** BEGIN Supplied material **
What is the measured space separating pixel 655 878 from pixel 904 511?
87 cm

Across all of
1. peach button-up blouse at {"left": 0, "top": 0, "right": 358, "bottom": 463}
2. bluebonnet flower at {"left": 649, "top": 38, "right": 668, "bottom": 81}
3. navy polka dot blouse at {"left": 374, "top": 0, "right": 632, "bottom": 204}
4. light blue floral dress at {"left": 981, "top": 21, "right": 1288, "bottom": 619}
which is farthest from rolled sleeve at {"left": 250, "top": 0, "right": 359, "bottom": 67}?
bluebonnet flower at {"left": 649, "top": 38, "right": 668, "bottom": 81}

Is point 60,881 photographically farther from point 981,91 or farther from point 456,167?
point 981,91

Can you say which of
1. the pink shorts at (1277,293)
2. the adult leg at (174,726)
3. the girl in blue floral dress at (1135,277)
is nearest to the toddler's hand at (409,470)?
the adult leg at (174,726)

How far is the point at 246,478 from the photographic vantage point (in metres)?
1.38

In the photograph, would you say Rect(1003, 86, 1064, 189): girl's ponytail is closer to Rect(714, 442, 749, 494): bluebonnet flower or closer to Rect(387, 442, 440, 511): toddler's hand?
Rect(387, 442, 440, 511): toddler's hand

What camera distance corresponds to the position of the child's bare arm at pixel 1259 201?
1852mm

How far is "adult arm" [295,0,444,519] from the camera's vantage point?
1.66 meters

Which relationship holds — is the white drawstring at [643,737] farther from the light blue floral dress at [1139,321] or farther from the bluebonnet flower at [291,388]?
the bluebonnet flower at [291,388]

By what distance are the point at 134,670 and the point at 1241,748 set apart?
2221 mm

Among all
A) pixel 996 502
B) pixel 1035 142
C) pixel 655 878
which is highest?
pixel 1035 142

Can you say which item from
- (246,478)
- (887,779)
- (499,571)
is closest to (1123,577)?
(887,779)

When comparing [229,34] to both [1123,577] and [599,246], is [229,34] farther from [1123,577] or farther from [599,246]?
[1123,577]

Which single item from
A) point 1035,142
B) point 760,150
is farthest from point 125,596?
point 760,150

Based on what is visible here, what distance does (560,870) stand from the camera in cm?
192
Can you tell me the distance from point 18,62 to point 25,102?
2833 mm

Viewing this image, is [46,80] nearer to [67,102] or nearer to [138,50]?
** END Supplied material **
**Objective**
Copy the entries from the line with "Which relationship holds" through the end, swapping "distance" for "gap" and leaving everything else untouched.

**Result for this task**
Which relationship holds — is the white drawstring at [643,737] farther from the light blue floral dress at [1139,321] or farther from the bluebonnet flower at [291,388]?
the bluebonnet flower at [291,388]

By what gap are the point at 134,670 and the point at 1241,748 set apart?
2221 mm

Among all
A) pixel 996 502
B) pixel 1035 142
C) pixel 655 878
which is highest?
pixel 1035 142

Can you say which item from
- (246,478)
- (887,779)
- (499,571)
is closest to (1123,577)?
(887,779)

When comparing [229,34] to both [1123,577] and [599,246], is [229,34] farther from [1123,577] or farther from [599,246]?
[1123,577]

Which single item from
A) point 1035,142
B) point 760,150
is farthest from point 125,596?
point 760,150

Based on what is visible here, what gap does (560,870) stand from the camera in cm?
192
Can you tell me the gap from point 18,62 to point 25,102?
2833 mm

Viewing this image, is [46,80] nearer to [67,102] or nearer to [138,50]?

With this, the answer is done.